Oleh: Yosep Adi Prasetyo
Ketua Dewan Pers Periode 2016 - 2019

PASCA Reformasi 1998 terjadi pertumbuhan media yang mencengangkan. Bila pada jaman Orde Baru semua usaha pers harus memiliki Surat Ijin Usaha Penerbitan Pers (SIUPP) dan sejumlah persyaratan lain, serta pemerintah membatasi jumlah SIUPP, sejak UU No 4 Tahun 1999 tentang Pers diundangkan semua orang, setiap warganegara Indonesia, siapa saja dapat mendirikan perusahaan pers.

Jangan kaget apabila jaminan ini kemudian dimanfaatkan banyak orang untuk mendirikan perusahaan pers. 

Pertumbuhan media ini terkait dengan adanya peluang bisnis baru melalui media. Ada banyak pengusaha tergiur untuk mendirikan perusahaan pers dan merekrut wartawan-wartawan dari berbagai media untuk menjadi pemimpin redaksi di perusahaan pers baru mereka dengan gaji yang lumayan menggiurkan. 

Peluang ini juga dimanfaatkan oleh orang-orang yang tadinya adalah para ‘wartawan abal-abal’ untuk ikut mendirikan media sebagai peluang bisnis. 

Saat ini (data tahun 2018-red) di Indonesia total jumlah media diperkirakan mencapai angka 47.000 media. Di antara jumlah tersebut, 43.300 adalah media online. Sekitar 2.000-3.000 diantaranya berupa media cetak. Sisanya adalag radio dan stasiun TV yang memiliki siaran berita. Namun yang tercatat sebagai media profesional yang lolos verifikasi hingga akhir 2018 ini baru sekitar 2.400 perusahaan pers.
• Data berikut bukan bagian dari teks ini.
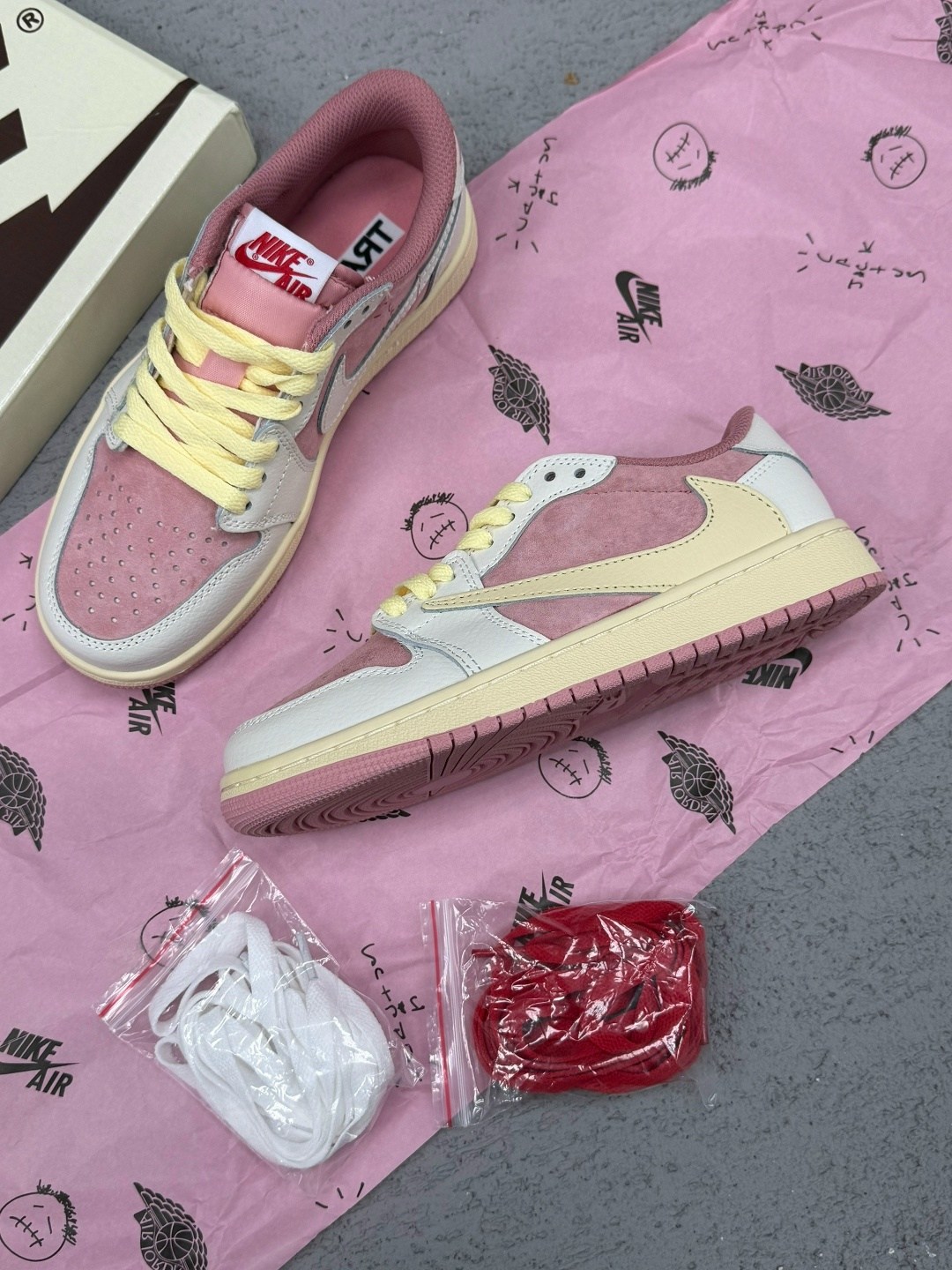travis scott x air jordan 1 low sail/shy pink,,кеды travis scott x air jordan 1 pink oxford,travis scott x air jordan 1 low golf pink dm7866-600,travis scott x air jordan 1 low golf pink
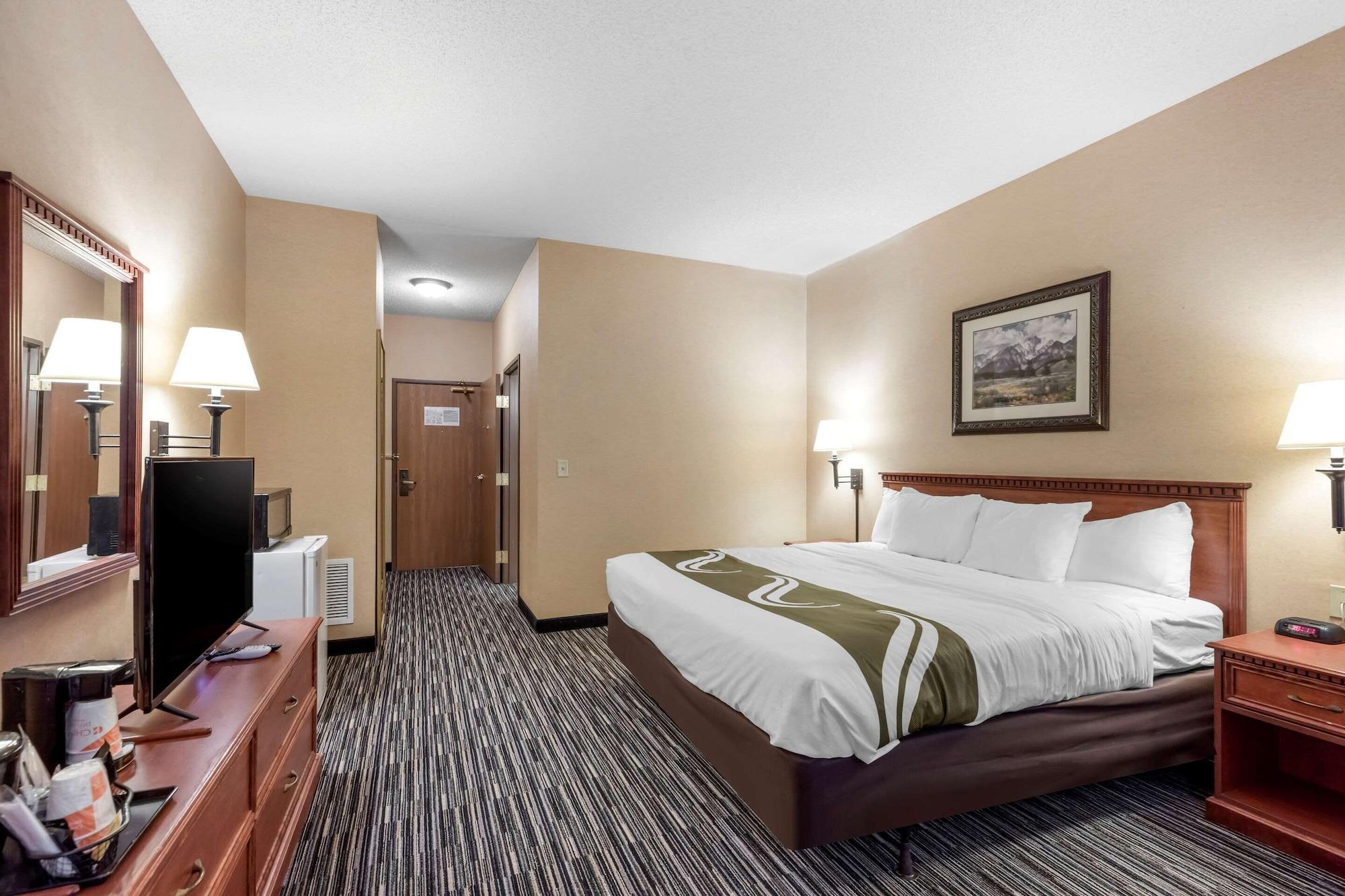 Quality Inn & Suites Wellington - Fort Collins Bagian luar foto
Posisi pers dan profesi wartawan yang strategis di mata masyarakat maupun kalangan pejabat, menjadi incaran baru untuk mendapatkan uang secara mudah. Hal inilah yang membuat ada banyak orang ingin menjadi wartawan dengan cara mudah melalui jalan pintas. 

Banyak mantan wartawan dan orang-orang yang sama sekali tak punya pengalaman di bidang jurnalistik nekad mendirikan perusahan pers dengan modal minim. 
Tanpa legalitas hukum dan juga tak memenuhi standar perusahaan pers. Hal inilah yang menyebabkan maraknya pertumbuhan media yang kemudian lebih dikenal sebagai “media abal-abal”. 

Merujuk pada ketentuan UU No. 40/1999, setiap orang yang berniat mendirikan usaha pers harus mengurus badan hukum berbentuk perseroan terbatas, koperasi, atau yayasan. Dalam UU juga dinyatakan bahwa setiap penerbitan pers harus 
mencantumkan nama penanggungjawab dan alamat yang jelas. 

Khusus untuk media cetak, media juga harus mencantumkan nama dan alamat percetakannya. 

Media-media abal-abal didirikan dengan asal-asalan dan tanpa modal yang memadai. Karena itulah pemiliknya, yang notabene adalah “wartawan abal-abal” juga mempekerjakan orang secara sembarangan untuk jadi wartawan dadakan, tanpa pernah memberikan pelatihan dan pembekalan keterampilan jurnalistik. 

Pemilik media memberikan “kartu pers” yang dibuatnya sendiri. Bahkan kerap tanpa memberi gaji dan malah mewajibkan sang “wartawan” untuk memberikan setoran bulanan kepada pemilik media.

Kelompok "abal-abal" juga mendirikan sejumlah organisasi. Kelompok ini ingin memanfaatkan kesempatan di tengah tidak pahamnya aparat pemerintah daerah maupun organisasi pemerintah daerah (OPD) akan UU Pers maupun peraturan Dewan Pers terkait wartawan maupun perusahaan pers.

Dalam menjalankan praktik “abal-abalisme“-nya, kelompok ini juga kerap mengaku ataupun merangkap sebagai aktivis LSM, bahkan kantor pengacara. Kantor LSM atau pengacara digunakan sebagai penekan, kadang-kadang sebagai narasumber sendiri dalam pemberitaan. 

Namun ketika berhadapan dengan hukum, kelompok abal-abal ini, baik “media’’ atau sang “wartawan” menggunakan alasan kemerdekaan pers dan UU No 40 Tahun 1999 sebagai tempat berlindung.